On my birthday its five years since I left you….and every single day I miss you! I miss being married, taking care of you and washing your socks. I just miss it all. Where did we go wrong? Or where did I go wrong? Five years and I still think about it every single day. I think about how our marriage now affects my relationship with others. How six years ago you broke my heart. You broke it into a million pieces all because you wanted casual sex with someone else. You decided that our marriage didn’t mean anything to you. I was pushed to the side for some girl off the internet. I gave you my all, and you only gave a little bit of yourself. I take responsibility for everything. When I shouldn’t it’s not my fault that YOU COULDN’T BE FAITHFUL. I did everything to make you happy….I gave you my all. It just wasn’t enough for you. This year we actually talked. You told me the reason it took me two years to get my divorce is because you didn’t want one….you wanted to be with me….did you think about that when you was emailing women off of craigslist or sleeping with them? Did you really think I’d sit around and let you control my every move and allow you to walk all over me? I deserved better than you. Yet I was stuck in my head for years looking back, miss you, longing to feel what I once felt when we first got together.
We were both young. That was our problem. I wanted out of my parents’ house. I had depended on everyone to take care of me that’s why I married you. I thought that you being in the Navy was my ticket to a better life. But I was wrong….
I blame you for breaking my heart….I haven’t been the same since. 
I don’t trust men.
I don’t give away my heart like I use to.
I don’t allow my life to revolve around a man…b/c once he is gone my world will be crushed.
I cannot really say that in the last five years I’ve gotten close enough to another man that when my relationship with him ended my heart was broken….wait I’m wrong. With Michael (not his real name) my heart was broken when we split. But it was also a mutual decision. B/c of circumstances he wanted out and I let him go.

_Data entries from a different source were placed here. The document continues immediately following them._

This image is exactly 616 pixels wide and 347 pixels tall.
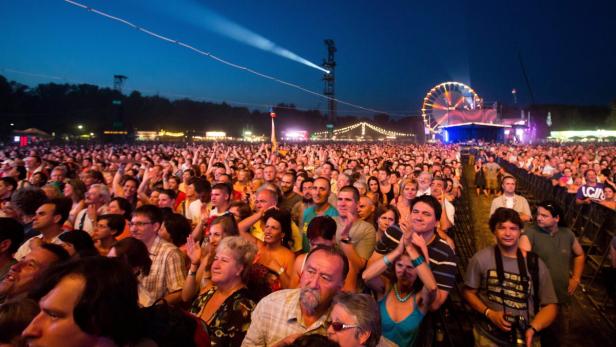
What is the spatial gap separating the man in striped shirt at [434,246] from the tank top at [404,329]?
0.14 metres

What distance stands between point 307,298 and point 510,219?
1.91 m

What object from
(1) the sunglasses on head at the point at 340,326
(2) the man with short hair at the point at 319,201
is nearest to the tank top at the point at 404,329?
(1) the sunglasses on head at the point at 340,326

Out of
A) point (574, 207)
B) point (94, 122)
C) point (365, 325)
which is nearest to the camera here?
point (365, 325)

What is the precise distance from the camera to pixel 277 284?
3.09m

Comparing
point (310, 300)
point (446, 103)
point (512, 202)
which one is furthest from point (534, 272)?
point (446, 103)

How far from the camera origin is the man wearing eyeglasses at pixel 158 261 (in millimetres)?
3055

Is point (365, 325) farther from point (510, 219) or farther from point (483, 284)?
point (510, 219)

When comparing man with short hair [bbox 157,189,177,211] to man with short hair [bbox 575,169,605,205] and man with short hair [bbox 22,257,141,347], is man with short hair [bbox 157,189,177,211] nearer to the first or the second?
man with short hair [bbox 22,257,141,347]

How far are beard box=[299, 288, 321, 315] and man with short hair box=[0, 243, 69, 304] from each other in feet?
5.58

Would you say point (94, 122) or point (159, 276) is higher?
point (94, 122)

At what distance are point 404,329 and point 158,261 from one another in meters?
1.96

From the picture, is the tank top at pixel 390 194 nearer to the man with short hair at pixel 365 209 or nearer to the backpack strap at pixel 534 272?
the man with short hair at pixel 365 209

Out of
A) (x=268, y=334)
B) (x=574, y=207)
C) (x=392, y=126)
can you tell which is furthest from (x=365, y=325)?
(x=392, y=126)

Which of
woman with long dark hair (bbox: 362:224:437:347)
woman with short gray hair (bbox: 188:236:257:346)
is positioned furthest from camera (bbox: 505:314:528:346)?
woman with short gray hair (bbox: 188:236:257:346)
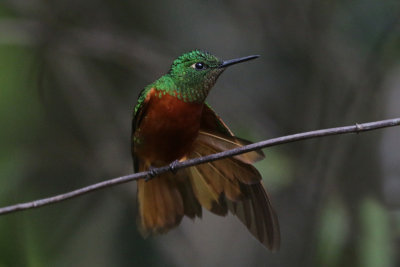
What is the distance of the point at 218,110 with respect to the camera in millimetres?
4961

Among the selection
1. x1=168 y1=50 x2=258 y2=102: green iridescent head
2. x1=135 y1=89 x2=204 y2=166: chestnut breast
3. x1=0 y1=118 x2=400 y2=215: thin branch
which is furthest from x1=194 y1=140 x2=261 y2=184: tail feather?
x1=0 y1=118 x2=400 y2=215: thin branch

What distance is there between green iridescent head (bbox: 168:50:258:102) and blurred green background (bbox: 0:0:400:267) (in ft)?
2.84

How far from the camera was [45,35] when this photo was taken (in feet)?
16.2

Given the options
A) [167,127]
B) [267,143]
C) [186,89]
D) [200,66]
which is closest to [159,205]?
[167,127]

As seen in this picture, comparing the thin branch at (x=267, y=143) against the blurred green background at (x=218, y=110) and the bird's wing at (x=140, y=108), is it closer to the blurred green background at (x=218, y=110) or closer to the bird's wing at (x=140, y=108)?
the bird's wing at (x=140, y=108)

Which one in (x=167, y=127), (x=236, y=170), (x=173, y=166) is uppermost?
(x=167, y=127)

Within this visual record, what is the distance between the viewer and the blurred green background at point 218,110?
4078 millimetres

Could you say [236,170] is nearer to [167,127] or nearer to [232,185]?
[232,185]

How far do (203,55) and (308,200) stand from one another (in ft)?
4.59

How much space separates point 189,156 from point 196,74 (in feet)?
1.48

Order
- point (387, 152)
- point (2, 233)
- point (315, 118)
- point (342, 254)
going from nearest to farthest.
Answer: point (2, 233), point (342, 254), point (387, 152), point (315, 118)

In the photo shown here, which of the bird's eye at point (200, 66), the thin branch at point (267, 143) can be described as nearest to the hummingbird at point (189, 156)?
the bird's eye at point (200, 66)

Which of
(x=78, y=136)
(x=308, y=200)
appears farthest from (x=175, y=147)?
(x=78, y=136)

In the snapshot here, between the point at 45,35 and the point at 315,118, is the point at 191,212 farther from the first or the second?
the point at 45,35
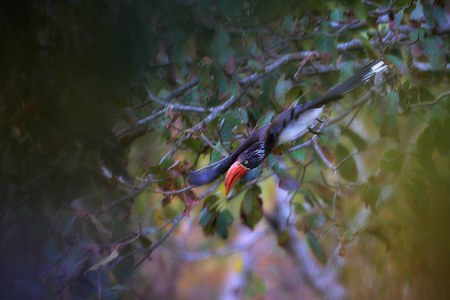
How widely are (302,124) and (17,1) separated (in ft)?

But that statement “if you love someone let them go…if they come back…” he has come back to me several times. And now I can say that I’m finally happy. Finally in love with a man that treats me right. It should have been my husband. My husband should have treated me right…should have loved me like I deserve to be loved. But you didn’t. I have blamed you for years for me not being happy in whatever relationship I was currently in….but none of that was really your fault. It wasn’t the current boyfriends either…it was mine. I hadn’t had closure. I hadn’t went back and re-evaluated my past and present relationships until now.